The three authors–Adam Dean, Atheendar Venkataramani, and Simeon Kimmel–focused on nursing homes in New York State, which has had over 6,500 COVID-19 nursing home deaths, second only to New Jersey. The authors built a model that attempted to explain the variation in confirmed COVID-19 deaths at these New York State nursing homes with an eye to determining if the presence of a health care union made a difference. They used “proprietary data from 1199SEIU United Healthcare Workers East, the International Brotherhood of Teamsters, and the Communication Workers of America (CWA), as well as publicly-available data from the New York State Nurses Association (NYSNA) to determine if a labor union represented health care workers in each facility.”
Their cross-section regression model also included a range of nonunion variables as possible causes for the variation. These variables included: whether or not a facility had an adequate supply of PPEs, including masks, eye shields, gowns, gloves, and hand sanitizer; the average age of residents; Resource Utilization Group Nursing Case Mix Index of resident acuity, which classifies patient care needs based on diagnosis, proposed treatment, and level of needed assistance with activities of daily living; occupancy rates; staff-hours-to resident-days ratios for RN, CNA, and licensed practical nurses; percent of residents whose primary support comes from Medicaid or Medicare; Overall 5-Star Rating; whether the nursing home was part of a chain; whether the nursing home was for-profit or non-profit; and county-level data on confirmed cases of COVID-19 and population.
Their main regression result, confirmed by several sensitivity tests, was that, taking all the other variables into account, the presence of a health care labor union was associated with a 30% relative decrease in the COVID-19 mortality rate compared to facilities without a health care labor union.

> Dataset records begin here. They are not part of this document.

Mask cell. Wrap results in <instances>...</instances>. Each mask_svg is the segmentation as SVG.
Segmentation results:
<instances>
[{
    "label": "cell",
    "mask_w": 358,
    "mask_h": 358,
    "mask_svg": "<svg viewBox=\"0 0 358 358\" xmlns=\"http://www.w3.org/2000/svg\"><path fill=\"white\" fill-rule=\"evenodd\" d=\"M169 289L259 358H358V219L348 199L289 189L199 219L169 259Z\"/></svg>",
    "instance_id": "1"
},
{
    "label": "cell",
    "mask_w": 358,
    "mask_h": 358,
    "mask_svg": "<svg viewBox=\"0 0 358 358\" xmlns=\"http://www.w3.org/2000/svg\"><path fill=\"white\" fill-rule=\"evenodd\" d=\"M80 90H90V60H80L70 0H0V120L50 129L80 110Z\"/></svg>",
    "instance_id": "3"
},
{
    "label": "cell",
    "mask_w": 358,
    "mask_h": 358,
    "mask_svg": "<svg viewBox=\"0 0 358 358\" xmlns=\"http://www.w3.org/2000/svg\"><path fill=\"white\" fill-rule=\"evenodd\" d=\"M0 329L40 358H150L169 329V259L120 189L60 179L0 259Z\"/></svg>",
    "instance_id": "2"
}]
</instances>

In examining possible reasons for this result, they ran two other regressions. One found that the presence of a health care labor union was associated with a 13.8% relative increase in access to N95 masks and a 7.3% relative increase in access to eye shields. Labor union status was not a significant predictor of access to other types of PPE. The other regression found that the presence of a health care labor union was associated with a 42% relative decrease in the COVID-19 infection rate.
The struggle ahead
There is good reason to believe that the union benefits found by Dean, Venkataramani, and Kimmel in their study are not limited to New York State nursing homes. Unions are one of the most effective ways for workers to ensure access to critical PPEs and implementation of safety regulations, things that as noted above workers desperately seek.
But of course, corporations don’t want to pay the higher costs that come with unionization. They prefer the status quo, where working people are forced to pay far greater costs, individually and collectively. And even in the midst of the pandemic, the NLRB continues to pass new rules making it ever more difficult for workers to unionize.
Workers are increasingly coming to understand that they cannot rely on OSHA or the NLRB to defend their interests. Thus, growing numbers of workers are bravely engaging in direct action, risking their jobs, to fight for their rights and the safety of their co-workers. We need to find ways to support them and improve the broader environment for organizing and unionizing. A recent Gallup poll offers one hopeful sign: approval of unions continues to grow.